Entries provided =
>>>>>

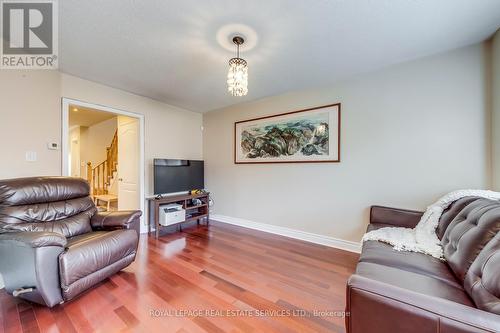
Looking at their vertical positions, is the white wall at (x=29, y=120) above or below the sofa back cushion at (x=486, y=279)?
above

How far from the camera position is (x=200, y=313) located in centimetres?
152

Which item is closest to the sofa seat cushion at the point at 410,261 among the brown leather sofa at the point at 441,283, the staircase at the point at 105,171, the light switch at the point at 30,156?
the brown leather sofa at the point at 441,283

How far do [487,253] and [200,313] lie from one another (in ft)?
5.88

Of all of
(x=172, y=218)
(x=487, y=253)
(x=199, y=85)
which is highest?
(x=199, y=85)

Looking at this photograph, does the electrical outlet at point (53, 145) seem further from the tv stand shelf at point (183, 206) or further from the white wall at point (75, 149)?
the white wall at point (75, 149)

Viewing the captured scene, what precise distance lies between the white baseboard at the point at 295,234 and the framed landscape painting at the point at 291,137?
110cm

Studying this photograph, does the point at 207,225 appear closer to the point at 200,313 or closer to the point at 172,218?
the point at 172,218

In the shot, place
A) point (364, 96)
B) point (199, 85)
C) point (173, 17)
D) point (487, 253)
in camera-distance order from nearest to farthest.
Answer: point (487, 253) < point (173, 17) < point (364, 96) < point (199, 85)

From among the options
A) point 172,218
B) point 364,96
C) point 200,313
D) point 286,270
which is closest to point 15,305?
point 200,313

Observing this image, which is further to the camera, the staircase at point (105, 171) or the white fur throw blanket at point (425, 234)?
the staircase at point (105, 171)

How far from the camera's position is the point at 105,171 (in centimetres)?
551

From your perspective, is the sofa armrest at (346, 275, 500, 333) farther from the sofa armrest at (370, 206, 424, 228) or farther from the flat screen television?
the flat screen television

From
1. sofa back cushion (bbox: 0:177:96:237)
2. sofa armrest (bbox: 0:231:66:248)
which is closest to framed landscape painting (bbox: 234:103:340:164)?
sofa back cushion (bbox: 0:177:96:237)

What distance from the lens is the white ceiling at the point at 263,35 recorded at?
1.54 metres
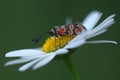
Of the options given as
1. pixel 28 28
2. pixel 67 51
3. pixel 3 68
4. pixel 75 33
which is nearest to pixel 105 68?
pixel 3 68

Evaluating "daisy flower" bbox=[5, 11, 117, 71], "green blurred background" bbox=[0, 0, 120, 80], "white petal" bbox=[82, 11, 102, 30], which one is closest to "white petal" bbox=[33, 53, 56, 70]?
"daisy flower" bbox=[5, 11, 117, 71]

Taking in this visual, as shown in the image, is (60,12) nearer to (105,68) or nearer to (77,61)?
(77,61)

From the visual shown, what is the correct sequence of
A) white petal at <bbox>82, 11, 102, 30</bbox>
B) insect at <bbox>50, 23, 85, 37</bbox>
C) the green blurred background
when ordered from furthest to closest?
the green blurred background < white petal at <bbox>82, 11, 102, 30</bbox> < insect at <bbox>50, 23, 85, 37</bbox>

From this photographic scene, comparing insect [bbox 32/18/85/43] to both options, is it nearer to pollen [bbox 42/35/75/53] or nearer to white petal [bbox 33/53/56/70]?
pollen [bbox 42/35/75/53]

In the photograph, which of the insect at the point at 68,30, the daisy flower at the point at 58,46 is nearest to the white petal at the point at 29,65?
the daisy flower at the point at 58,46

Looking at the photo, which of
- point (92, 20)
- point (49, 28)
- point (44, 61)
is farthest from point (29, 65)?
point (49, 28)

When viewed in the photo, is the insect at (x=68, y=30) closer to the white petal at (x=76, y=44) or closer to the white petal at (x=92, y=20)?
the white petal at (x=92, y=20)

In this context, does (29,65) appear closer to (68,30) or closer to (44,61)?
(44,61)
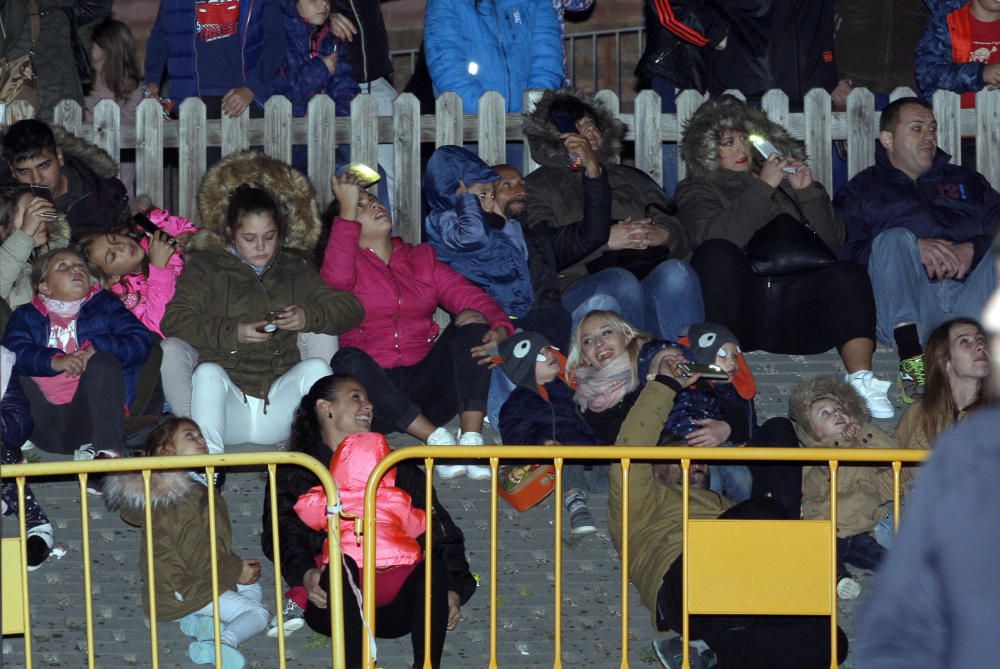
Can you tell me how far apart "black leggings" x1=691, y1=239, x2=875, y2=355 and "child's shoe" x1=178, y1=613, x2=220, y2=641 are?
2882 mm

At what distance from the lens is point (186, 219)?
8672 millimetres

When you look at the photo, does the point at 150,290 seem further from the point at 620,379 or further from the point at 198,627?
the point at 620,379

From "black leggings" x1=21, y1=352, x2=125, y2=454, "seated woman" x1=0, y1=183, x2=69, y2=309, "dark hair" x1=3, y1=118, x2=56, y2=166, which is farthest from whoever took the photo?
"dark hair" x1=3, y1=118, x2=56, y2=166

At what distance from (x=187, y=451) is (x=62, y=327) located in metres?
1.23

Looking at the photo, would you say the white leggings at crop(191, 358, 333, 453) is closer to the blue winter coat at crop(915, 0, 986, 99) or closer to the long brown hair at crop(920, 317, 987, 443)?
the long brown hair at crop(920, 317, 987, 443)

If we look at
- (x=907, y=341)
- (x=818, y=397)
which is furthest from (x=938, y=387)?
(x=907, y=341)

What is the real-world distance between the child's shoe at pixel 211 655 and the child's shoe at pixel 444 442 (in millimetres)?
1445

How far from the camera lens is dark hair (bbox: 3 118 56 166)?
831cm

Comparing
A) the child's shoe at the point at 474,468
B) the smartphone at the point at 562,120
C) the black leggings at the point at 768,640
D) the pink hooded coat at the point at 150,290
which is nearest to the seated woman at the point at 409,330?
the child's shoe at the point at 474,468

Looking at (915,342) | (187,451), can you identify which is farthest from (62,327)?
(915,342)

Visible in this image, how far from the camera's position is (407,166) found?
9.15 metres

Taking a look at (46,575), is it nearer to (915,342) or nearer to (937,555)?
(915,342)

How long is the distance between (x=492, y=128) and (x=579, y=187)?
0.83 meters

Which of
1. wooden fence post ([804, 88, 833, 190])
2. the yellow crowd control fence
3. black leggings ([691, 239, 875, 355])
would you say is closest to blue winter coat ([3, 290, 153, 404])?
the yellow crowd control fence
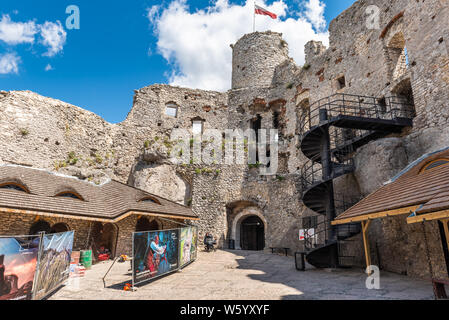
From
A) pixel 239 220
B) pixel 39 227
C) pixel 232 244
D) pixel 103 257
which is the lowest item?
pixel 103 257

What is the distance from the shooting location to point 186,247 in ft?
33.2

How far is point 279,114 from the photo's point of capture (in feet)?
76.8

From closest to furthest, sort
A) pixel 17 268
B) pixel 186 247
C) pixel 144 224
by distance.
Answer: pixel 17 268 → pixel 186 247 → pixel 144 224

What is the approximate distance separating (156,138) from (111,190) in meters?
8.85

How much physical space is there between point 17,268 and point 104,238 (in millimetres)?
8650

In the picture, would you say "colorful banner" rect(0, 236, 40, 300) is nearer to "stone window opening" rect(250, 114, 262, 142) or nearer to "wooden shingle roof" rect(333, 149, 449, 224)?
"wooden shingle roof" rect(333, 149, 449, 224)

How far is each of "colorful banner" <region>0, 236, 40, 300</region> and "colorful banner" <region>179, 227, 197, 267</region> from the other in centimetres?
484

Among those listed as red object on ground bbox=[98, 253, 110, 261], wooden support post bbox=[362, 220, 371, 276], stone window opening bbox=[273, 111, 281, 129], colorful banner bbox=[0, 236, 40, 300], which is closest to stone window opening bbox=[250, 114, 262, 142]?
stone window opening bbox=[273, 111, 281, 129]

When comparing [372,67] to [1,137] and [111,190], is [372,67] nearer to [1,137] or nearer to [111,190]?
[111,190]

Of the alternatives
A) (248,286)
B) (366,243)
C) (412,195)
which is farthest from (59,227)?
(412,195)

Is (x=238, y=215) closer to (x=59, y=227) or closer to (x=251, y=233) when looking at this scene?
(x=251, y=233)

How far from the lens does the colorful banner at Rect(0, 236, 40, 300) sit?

<<<<<
>>>>>

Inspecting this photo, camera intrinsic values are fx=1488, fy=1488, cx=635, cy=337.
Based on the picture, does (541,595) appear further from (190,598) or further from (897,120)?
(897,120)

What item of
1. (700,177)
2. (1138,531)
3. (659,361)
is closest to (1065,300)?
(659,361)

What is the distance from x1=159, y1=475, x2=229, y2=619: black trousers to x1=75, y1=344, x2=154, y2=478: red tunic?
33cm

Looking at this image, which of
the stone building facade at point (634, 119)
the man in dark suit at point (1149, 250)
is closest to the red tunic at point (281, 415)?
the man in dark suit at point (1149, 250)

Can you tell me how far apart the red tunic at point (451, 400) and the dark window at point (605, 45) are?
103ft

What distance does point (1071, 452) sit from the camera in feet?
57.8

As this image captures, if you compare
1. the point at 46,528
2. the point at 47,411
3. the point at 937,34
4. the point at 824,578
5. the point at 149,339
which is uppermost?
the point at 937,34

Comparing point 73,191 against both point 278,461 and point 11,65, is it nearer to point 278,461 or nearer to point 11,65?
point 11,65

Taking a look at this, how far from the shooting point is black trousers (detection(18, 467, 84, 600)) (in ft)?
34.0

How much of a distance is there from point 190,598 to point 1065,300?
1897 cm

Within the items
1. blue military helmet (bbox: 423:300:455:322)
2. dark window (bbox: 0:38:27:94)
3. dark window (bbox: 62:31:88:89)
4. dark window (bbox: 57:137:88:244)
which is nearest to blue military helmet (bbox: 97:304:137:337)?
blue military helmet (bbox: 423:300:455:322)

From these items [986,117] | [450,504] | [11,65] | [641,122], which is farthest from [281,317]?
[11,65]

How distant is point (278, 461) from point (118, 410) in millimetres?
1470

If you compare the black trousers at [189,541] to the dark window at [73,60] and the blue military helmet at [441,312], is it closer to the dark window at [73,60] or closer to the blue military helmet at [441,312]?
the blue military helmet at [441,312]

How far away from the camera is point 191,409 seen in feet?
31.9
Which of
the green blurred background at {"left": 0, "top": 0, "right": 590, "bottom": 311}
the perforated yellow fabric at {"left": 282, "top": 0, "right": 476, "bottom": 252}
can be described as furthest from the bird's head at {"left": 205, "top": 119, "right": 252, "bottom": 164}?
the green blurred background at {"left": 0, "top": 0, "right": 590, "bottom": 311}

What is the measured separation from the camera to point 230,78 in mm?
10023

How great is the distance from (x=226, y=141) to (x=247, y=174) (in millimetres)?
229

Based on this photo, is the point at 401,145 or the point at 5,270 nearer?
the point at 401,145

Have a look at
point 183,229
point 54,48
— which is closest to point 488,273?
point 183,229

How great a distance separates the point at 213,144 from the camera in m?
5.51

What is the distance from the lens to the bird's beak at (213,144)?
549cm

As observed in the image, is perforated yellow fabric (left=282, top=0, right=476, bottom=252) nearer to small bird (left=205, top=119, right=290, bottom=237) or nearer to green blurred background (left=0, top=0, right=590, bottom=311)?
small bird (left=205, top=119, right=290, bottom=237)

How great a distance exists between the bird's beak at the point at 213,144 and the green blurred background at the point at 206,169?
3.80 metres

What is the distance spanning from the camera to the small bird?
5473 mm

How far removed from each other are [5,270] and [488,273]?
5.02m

<<<<<
>>>>>

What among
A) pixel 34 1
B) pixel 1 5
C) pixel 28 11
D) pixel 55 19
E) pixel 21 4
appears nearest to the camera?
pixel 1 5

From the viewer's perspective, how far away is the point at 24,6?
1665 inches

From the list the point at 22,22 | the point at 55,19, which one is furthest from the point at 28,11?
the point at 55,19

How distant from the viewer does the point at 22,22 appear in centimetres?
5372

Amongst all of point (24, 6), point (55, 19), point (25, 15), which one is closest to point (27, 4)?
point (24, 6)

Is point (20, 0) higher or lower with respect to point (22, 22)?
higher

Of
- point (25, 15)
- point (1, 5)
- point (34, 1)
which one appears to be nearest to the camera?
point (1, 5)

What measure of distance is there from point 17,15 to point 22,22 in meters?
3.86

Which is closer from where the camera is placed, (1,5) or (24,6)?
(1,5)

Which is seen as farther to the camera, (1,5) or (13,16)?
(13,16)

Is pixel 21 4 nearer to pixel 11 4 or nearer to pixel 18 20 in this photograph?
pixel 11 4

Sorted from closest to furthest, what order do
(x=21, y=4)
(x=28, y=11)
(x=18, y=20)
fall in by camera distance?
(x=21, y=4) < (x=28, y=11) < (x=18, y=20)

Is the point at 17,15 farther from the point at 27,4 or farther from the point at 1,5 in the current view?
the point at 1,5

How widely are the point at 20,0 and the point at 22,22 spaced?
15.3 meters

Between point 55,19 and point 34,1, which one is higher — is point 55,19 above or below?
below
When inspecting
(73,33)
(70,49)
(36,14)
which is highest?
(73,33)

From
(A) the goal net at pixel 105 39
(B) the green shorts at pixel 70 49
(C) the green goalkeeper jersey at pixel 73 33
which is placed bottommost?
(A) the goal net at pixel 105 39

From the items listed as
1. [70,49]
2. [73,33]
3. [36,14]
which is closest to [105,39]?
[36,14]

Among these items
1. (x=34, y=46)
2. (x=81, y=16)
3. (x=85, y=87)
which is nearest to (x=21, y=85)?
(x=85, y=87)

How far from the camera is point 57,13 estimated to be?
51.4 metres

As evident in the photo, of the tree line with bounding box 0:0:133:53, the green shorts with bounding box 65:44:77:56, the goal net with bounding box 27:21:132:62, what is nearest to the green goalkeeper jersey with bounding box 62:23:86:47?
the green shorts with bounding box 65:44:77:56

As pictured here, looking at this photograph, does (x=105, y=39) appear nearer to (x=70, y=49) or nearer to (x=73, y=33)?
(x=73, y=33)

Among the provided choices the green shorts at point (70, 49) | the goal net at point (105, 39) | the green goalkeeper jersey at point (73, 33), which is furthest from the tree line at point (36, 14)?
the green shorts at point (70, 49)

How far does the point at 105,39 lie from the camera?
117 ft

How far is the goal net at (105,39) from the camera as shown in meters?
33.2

<<<<<

Given exercise =
Copy the entries from the line with "Among those listed" up to and including the line with "How far from the lens", swapping "colorful banner" for "striped banner" and leaving everything else unchanged.

Answer in full =
Among those listed as red object on ground bbox=[98, 253, 110, 261], wooden support post bbox=[362, 220, 371, 276], stone window opening bbox=[273, 111, 281, 129], striped banner bbox=[0, 236, 40, 300], which is closest to stone window opening bbox=[250, 114, 262, 142]?
stone window opening bbox=[273, 111, 281, 129]

When comparing [372,67] to [1,137] and [111,190], is [372,67] nearer to [1,137] or nearer to [111,190]?
[111,190]

Of the alternatives
A) (248,286)
B) (366,243)
C) (412,195)
which is farthest from (59,227)?
(412,195)

Is (x=238, y=215) closer to (x=59, y=227) or closer to (x=251, y=233) when looking at this scene?
(x=251, y=233)

How far from the lens does the striped banner at Rect(0, 236, 40, 300) sit?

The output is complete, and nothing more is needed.